===== Input =====
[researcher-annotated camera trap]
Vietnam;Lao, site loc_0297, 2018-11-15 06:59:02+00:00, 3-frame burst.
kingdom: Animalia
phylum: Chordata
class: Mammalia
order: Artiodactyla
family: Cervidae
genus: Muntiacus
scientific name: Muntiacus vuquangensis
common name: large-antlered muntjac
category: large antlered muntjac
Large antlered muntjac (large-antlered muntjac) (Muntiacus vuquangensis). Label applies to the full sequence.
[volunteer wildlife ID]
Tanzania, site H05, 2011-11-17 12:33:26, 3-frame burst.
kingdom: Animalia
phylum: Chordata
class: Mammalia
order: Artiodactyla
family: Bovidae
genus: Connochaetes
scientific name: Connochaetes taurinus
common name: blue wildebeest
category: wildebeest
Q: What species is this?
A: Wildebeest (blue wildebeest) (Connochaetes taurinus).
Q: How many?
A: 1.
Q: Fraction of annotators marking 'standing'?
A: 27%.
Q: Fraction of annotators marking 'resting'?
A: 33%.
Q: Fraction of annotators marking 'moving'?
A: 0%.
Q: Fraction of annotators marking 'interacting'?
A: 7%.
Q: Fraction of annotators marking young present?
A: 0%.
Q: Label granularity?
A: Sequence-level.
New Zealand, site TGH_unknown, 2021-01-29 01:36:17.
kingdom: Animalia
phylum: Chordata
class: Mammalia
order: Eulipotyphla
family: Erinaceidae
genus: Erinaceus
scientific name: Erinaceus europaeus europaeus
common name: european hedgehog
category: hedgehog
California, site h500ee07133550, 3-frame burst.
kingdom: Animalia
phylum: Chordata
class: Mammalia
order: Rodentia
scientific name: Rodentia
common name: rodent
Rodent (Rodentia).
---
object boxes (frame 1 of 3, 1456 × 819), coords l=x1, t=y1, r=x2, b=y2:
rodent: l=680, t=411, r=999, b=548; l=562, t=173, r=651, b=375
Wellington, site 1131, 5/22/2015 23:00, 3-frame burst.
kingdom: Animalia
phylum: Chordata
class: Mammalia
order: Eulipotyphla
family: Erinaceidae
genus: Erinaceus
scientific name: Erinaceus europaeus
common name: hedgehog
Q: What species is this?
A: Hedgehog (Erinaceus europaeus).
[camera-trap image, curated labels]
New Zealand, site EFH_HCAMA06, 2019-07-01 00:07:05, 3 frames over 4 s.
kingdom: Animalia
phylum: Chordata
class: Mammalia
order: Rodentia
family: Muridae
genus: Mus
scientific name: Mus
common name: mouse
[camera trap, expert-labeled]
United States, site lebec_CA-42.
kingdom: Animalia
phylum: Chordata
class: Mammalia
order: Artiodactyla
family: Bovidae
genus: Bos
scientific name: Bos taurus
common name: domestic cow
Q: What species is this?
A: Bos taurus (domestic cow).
=====
:: Task item ::
Find every line of the data above that holds the word "Fraction", then state how many there are and nothing else.

:: Written answer ::
5